DataPredict [Release 1.18] - General Purpose Machine And Deep Learning Library (Learning AIs, Generative AIs, and more!)

Hi there, is this possible to make it be able to be non attack mode then once the user/player is been caught doing something suspicious it will then do as told?

Oh, alright then, thank you for that feedback! I will go and read up more on this topic. The activation functions were from code I took from your sample programs since they didn’t work on version 1.15. But for the documentation, aside from explaining how deep learning works, there still is a lot unexplained for example, how each object is intertwined with eachother. I had to manually dig up your code to figure out how the OOP structure looked like before I could get the code up and running.
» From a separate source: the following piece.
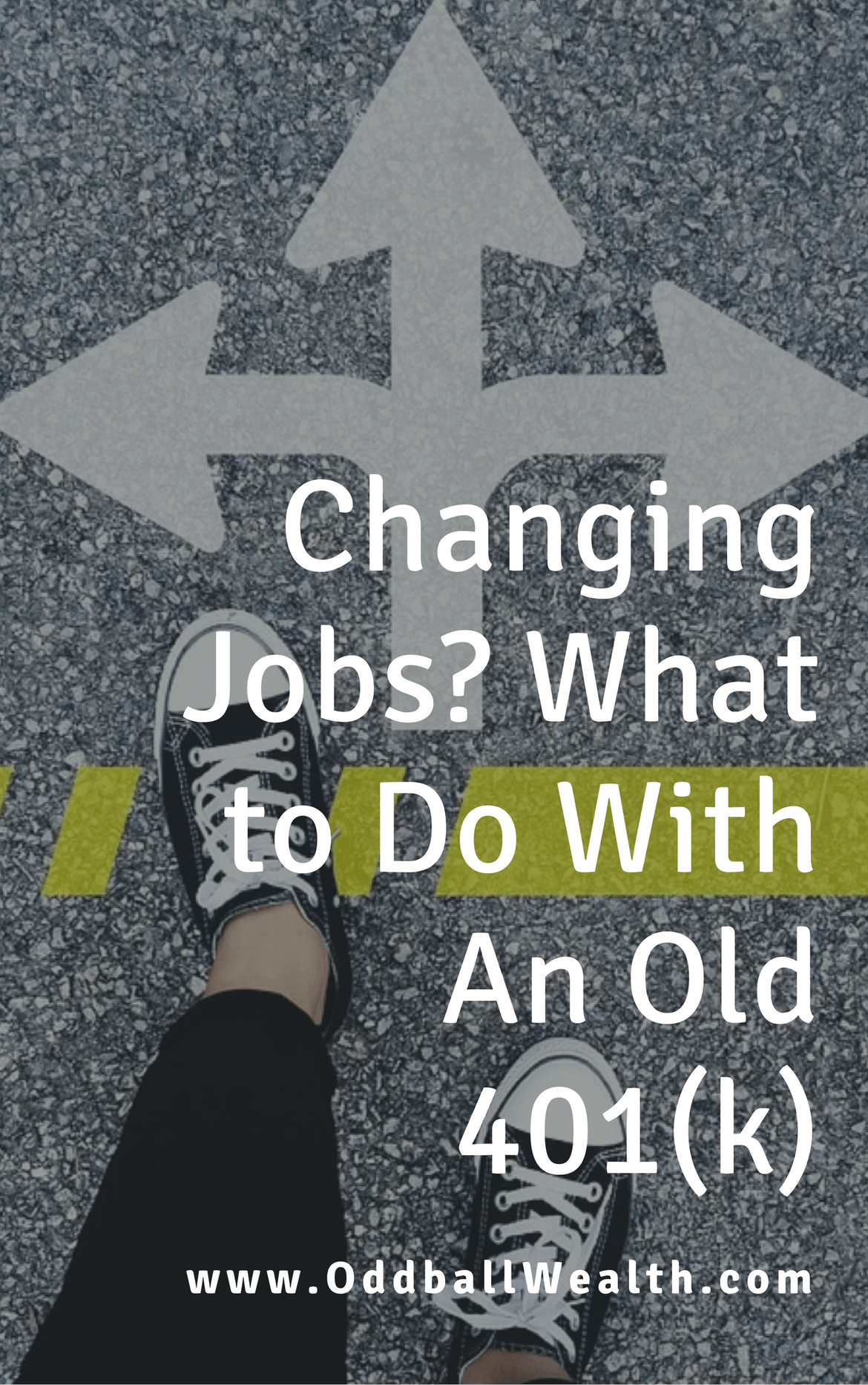 What to Do with Your Old 401(k) When Switching Jobs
I suggest clearing that up further as well as still providing good example code to show how the function or structure could be used, since some functions look like they are supposed to work in one scenario but their intended purpose is another. (i.e I thought :reinforce() was used for the QLearningNetwork object when in reality it was only meant to be used in the quick setup version.)
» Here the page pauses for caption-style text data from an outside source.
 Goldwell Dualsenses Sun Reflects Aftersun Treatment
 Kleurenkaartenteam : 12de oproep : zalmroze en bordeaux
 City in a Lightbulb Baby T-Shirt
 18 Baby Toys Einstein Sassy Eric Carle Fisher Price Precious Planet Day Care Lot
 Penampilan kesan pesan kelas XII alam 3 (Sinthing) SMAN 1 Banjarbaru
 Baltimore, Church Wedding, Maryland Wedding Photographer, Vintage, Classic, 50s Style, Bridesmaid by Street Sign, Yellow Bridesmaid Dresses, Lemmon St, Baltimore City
Hopefully i’ll be back once I clear up my misconceptions on deep learning and reinforcement learning.

1 Like

Well yes, but if it’s something simple as that, then you might as well use if-statements + Roblox’s pathfinding…

There is more to is its just the fact about if it is compatible since there will be more.

Oh alright then. Just make note that it will take quite a while to train. I recommend you create a hard-coded AI that represent the player or use this library to create AIs that learns which would be representing the player.

Alright, thank you so much. Will try that.

One more thing, do you have any recommended sources for learning Deep Learning and reinforcement learning? Usually I learn best from graphic sources found on youtube, what do you think?

Unfortunately, I don’t have any recommendations that suits your criteria. Majority of the knowledge came from extensive reading from articles and research papers.

But if you really want to understand deep learning from the start, then I’d recommend you look into Andrew Ng Deep Learning courses.

1 Like

What Neuron Structure or settings do you recommend in my scenario to get optimised learning?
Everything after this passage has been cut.